Records from a dataset:
·····

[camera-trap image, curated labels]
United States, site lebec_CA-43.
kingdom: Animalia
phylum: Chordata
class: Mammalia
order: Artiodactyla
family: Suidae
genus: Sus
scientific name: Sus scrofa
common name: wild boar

·····

▶ WORK INSTRUCTION
Exact retyping is required: the line with "class: Mammalia" through the end of the data, both ends included, and no other line.

▶ EXERCISE ANSWER
class: Mammalia
order: Artiodactyla
family: Suidae
genus: Sus
scientific name: Sus scrofa
common name: wild boar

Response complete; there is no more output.